→ Quoted passage:
%%
Hey all,

The read path for the UnknownType needs some community discussion. I've
raised a separate thread
<https://lists.apache.org/thread/gq9lyndb574ptq7vkz83zgkp1lx7vp5x>. PTAL

Kind regards from Belgium,
Fokko

Op za 26 jul 2025 om 00:58 schreef Ryan Blue <rdb...@gmail.com>:

> I thought that we said we wanted to get support out for v3 features in
> this release unless there is some reasonable blocker, like Spark not having
> geospatial types. To me, I think that means we should aim to get variant
> and unknown done so that we have a complete implementation with a major
> engine. And it should not be particularly difficult to get unknown done so
> I'd opt to get it in.
>
> On Fri, Jul 25, 2025 at 11:28 AM Steven Wu <stevenz...@gmail.com> wrote:
>
>> > I believe we also wanted to get in at least the read path for
>> UnknownType. Fokko has a WIP PR
>> <https://github.com/apache/iceberg/pull/13445> for that.
>> I thought in the community sync the consensus is that this is not a
>> blocker, because it is a new feature implementation. If it is ready, it
>> will be included.
>>
>> On Fri, Jul 25, 2025 at 9:43 AM Kevin Liu <kevinjq...@apache.org> wrote:
>>
>>> I think Fokko's OOO. Should we help with that PR?
%%
→ Data extract:
%%
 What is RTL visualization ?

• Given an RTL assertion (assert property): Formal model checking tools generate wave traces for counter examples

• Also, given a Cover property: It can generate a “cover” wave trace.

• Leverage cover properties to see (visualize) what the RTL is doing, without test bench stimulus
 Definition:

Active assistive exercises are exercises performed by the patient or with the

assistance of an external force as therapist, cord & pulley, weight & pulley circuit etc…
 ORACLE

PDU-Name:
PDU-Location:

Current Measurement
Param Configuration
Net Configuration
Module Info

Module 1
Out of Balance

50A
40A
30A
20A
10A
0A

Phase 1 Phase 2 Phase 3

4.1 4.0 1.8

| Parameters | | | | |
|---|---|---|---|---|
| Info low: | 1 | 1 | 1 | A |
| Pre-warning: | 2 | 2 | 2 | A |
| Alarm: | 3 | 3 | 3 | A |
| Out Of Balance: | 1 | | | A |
%%
%%
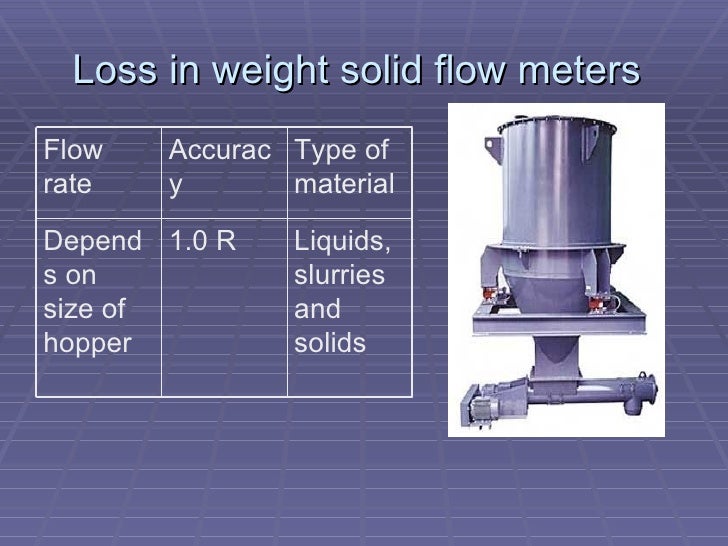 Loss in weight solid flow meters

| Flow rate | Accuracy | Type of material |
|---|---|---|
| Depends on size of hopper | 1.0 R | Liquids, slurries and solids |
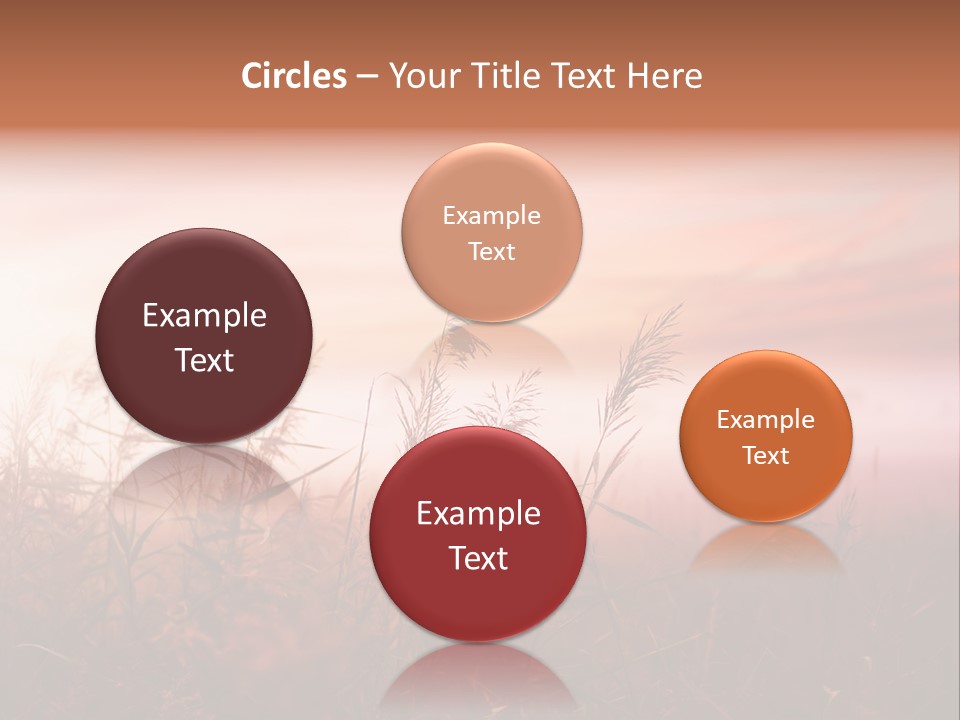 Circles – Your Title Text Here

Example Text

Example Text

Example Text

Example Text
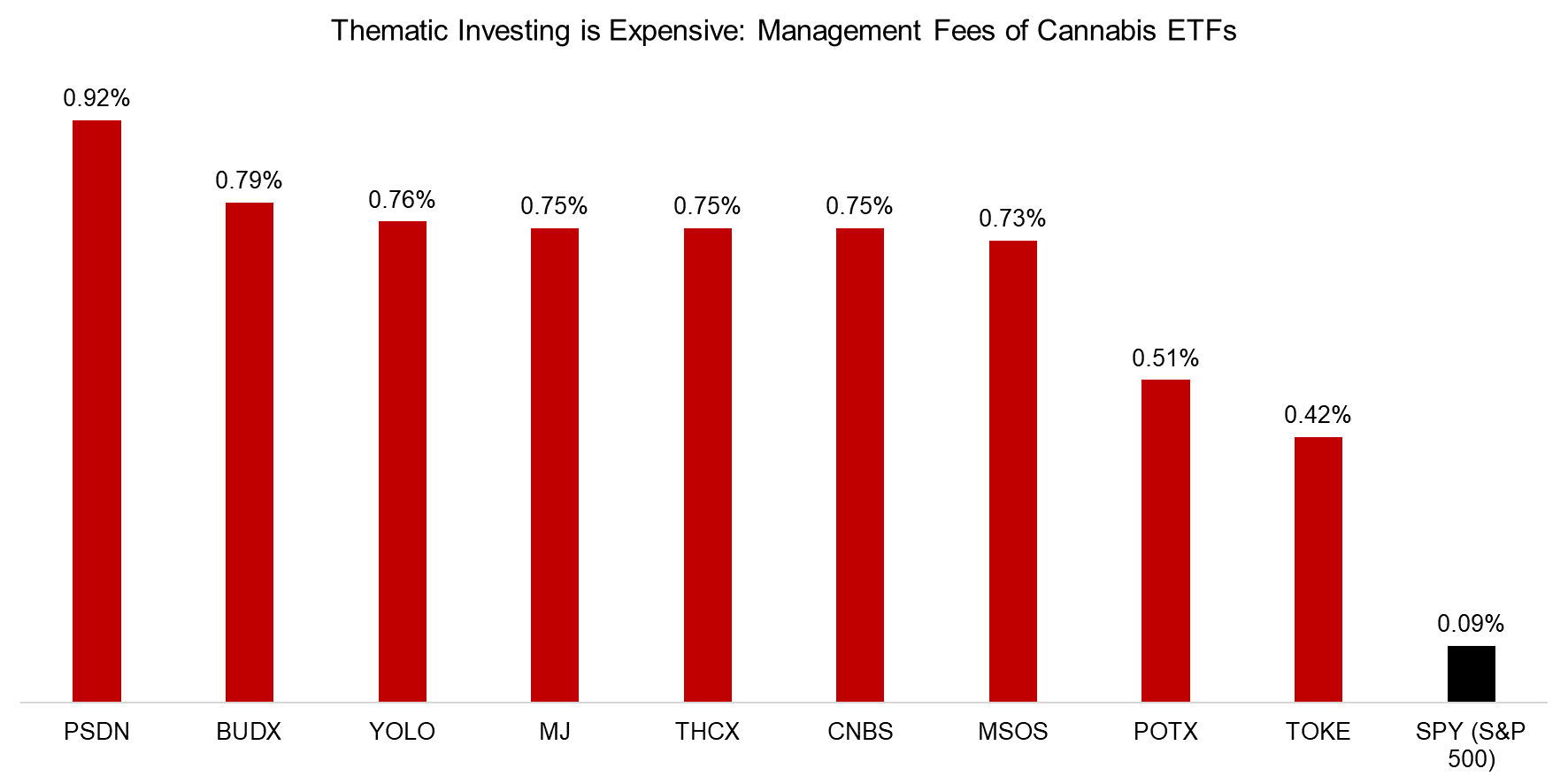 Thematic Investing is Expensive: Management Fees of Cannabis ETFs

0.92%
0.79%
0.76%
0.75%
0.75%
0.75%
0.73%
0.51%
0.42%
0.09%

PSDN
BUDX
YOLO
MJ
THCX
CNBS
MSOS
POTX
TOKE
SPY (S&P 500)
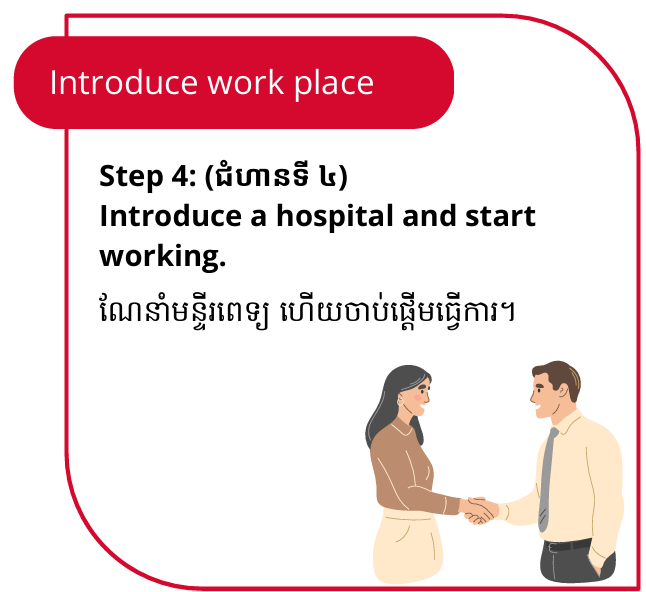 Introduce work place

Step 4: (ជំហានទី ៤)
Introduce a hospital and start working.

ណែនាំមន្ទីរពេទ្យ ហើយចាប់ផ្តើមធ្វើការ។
%%
%%
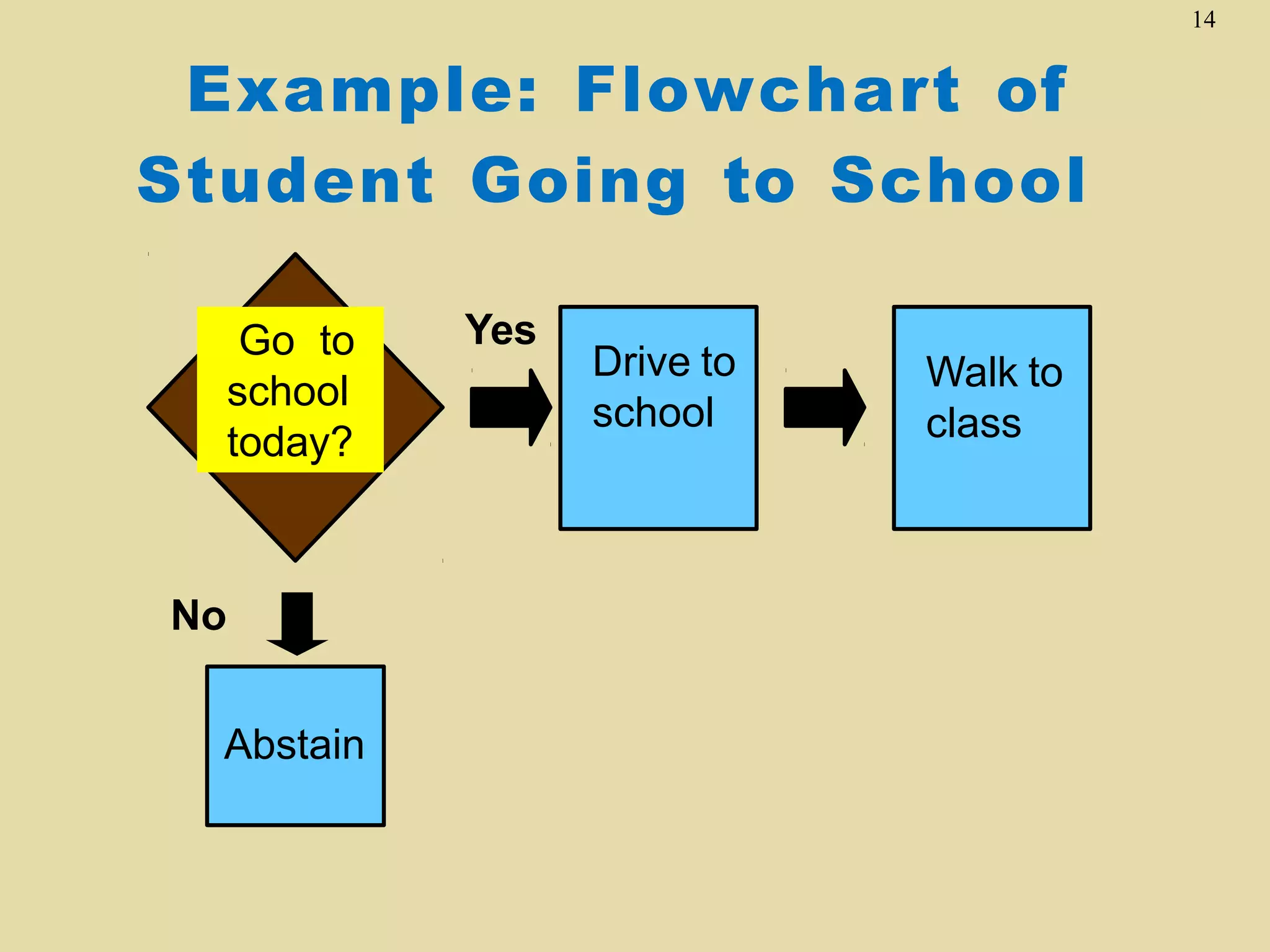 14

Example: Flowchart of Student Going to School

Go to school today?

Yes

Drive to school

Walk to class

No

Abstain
%%
→ Study questions:
A. In the mailing list thread, change the passage from "Kind regards from" to "to get it in." so that "spatial types" stands in place of "geospatial types".
B. In the mailing list thread, who has a work-in-progress PR for the UnknownType read path?

→ Outputs in order:
A.
Kind regards from Belgium,
Fokko

Op za 26 jul 2025 om 00:58 schreef Ryan Blue <rdb...@gmail.com>:

> I thought that we said we wanted to get support out for v3 features in
> this release unless there is some reasonable blocker, like Spark not having
> spatial types. To me, I think that means we should aim to get variant
> and unknown done so that we have a complete implementation with a major
> engine. And it should not be particularly difficult to get unknown done so
> I'd opt to get it in.

B. Fokko